-- SOURCE MATERIAL follows --
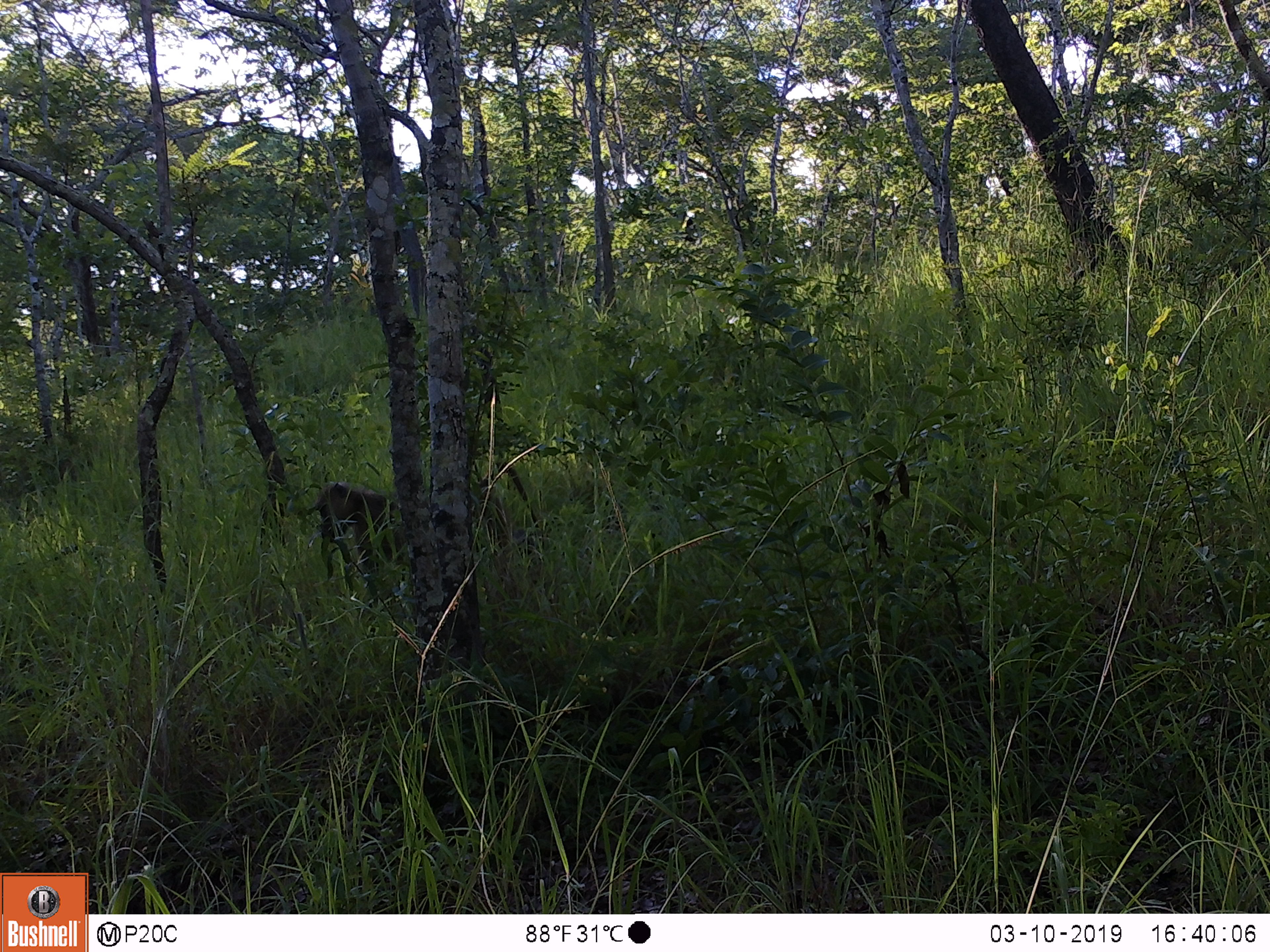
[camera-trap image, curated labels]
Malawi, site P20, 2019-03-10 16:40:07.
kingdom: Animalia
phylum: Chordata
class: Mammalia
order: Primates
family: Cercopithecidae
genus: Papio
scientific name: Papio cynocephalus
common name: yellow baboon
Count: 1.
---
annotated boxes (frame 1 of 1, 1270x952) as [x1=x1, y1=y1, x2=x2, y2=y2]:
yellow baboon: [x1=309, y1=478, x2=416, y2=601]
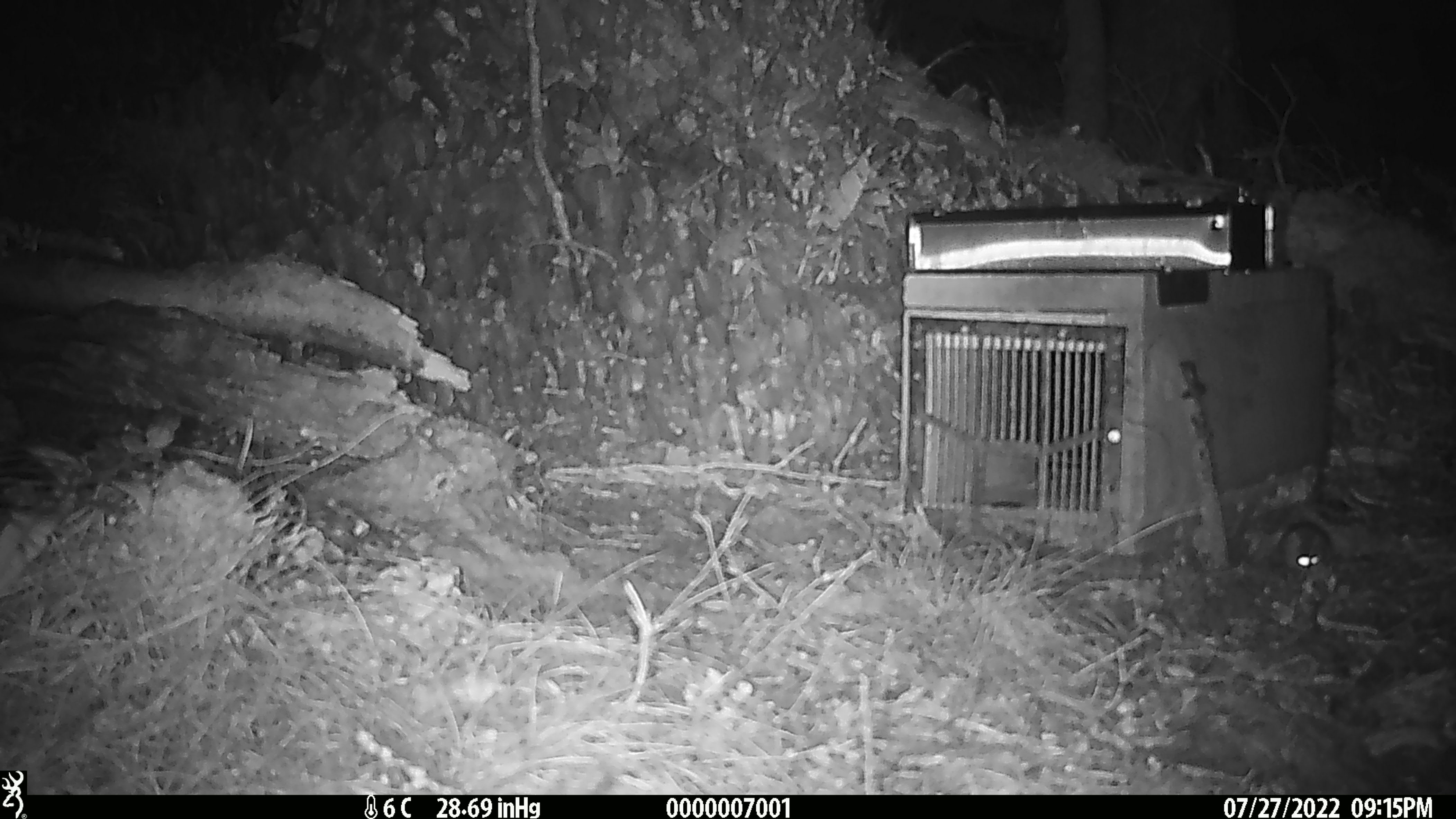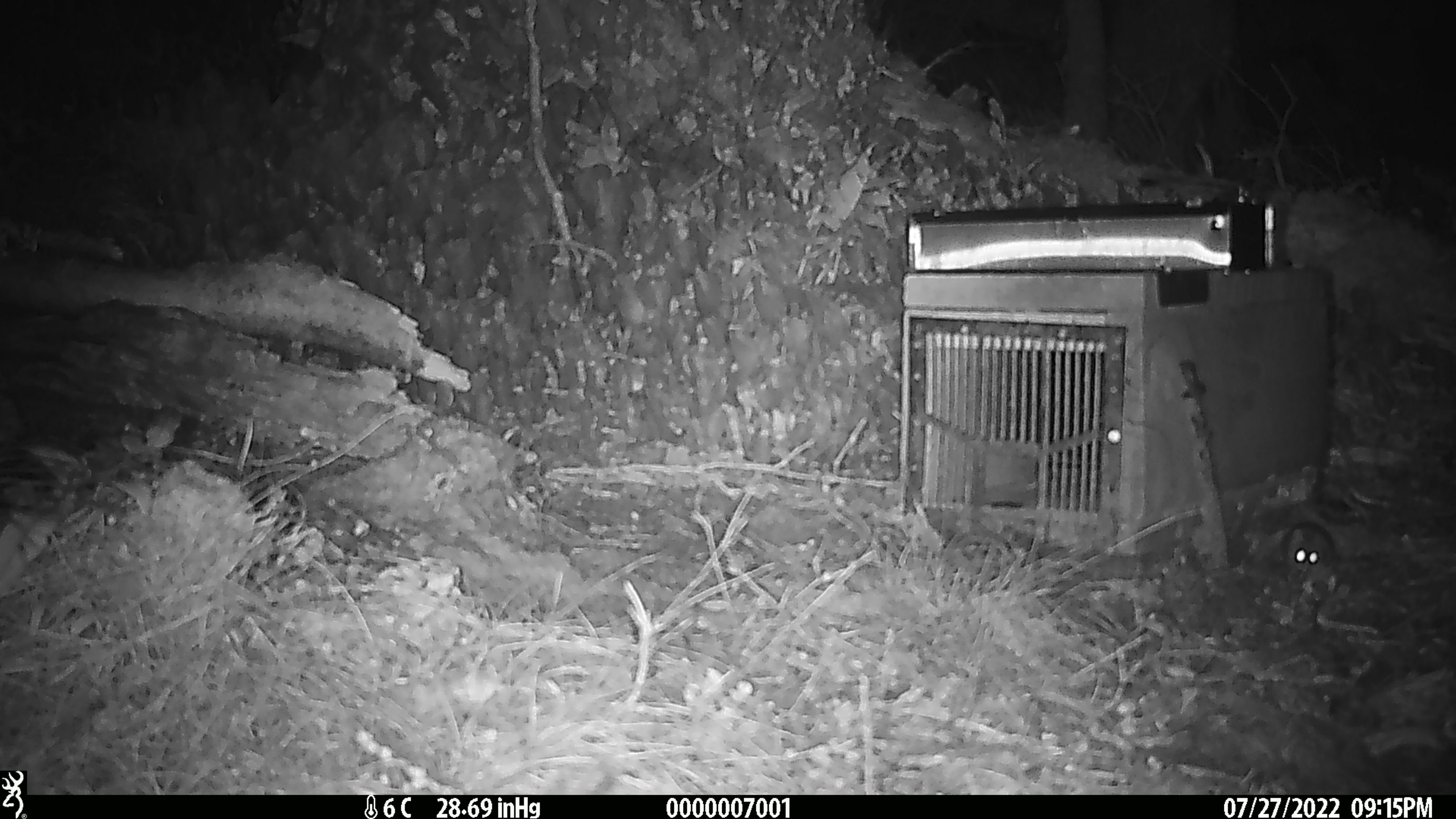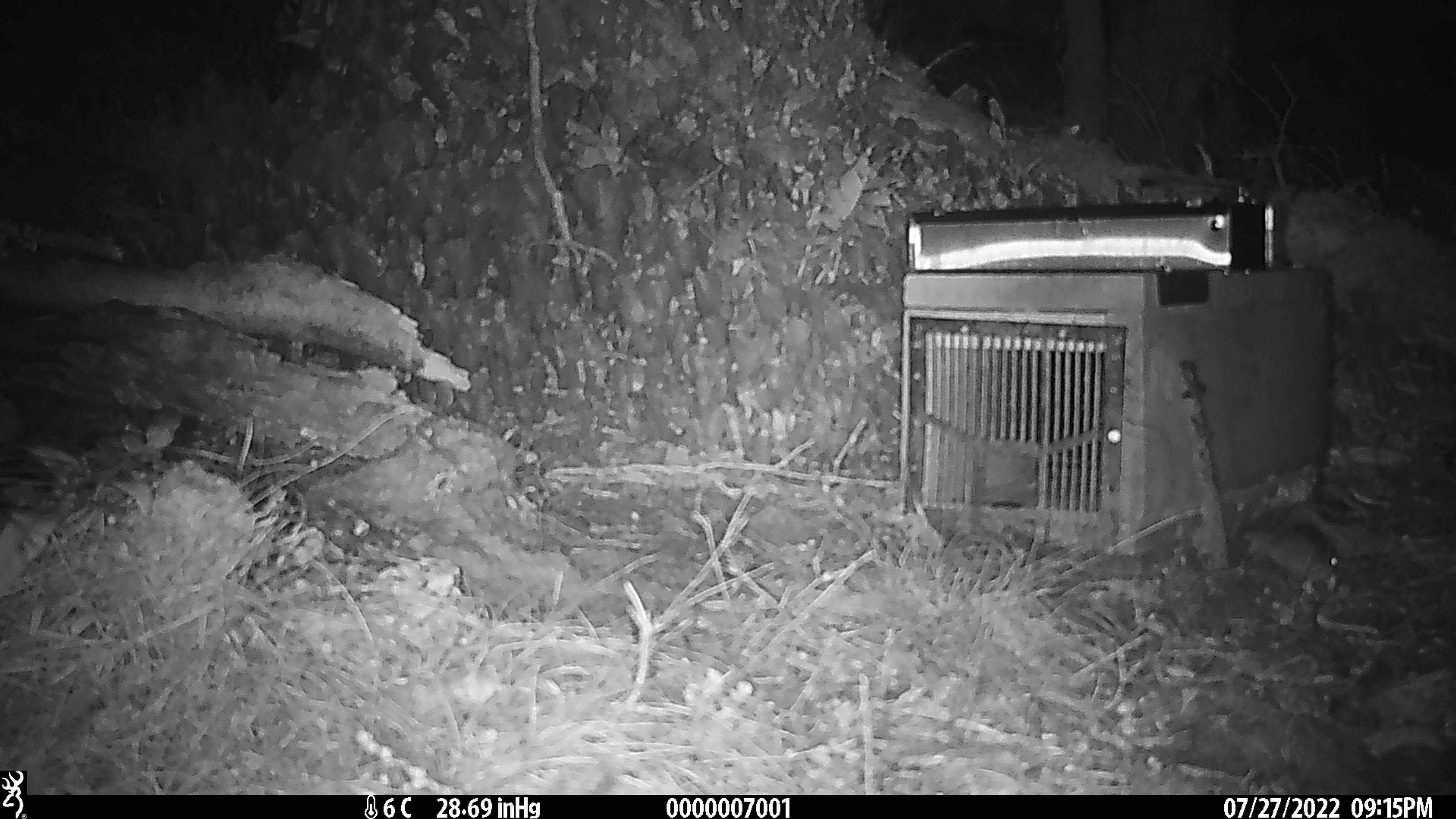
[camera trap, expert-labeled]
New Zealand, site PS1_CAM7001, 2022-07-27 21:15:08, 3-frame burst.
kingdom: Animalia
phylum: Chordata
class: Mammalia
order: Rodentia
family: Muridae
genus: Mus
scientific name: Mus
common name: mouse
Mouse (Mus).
-- SOURCE MATERIAL concluded --
WHAT THIS TASK INVOLVES: The result should be an exact copy of only the lines above from the one that holds "order: Primates" through the one that holds "[camera trap, expert-labeled]", both ends included, without pictures.

TASK ANSWER:
order: Primates
family: Cercopithecidae
genus: Papio
scientific name: Papio cynocephalus
common name: yellow baboon
Count: 1.
---
annotated boxes (frame 1 of 1, 1270x952) as [x1=x1, y1=y1, x2=x2, y2=y2]:
yellow baboon: [x1=309, y1=478, x2=416, y2=601]
[camera trap, expert-labeled]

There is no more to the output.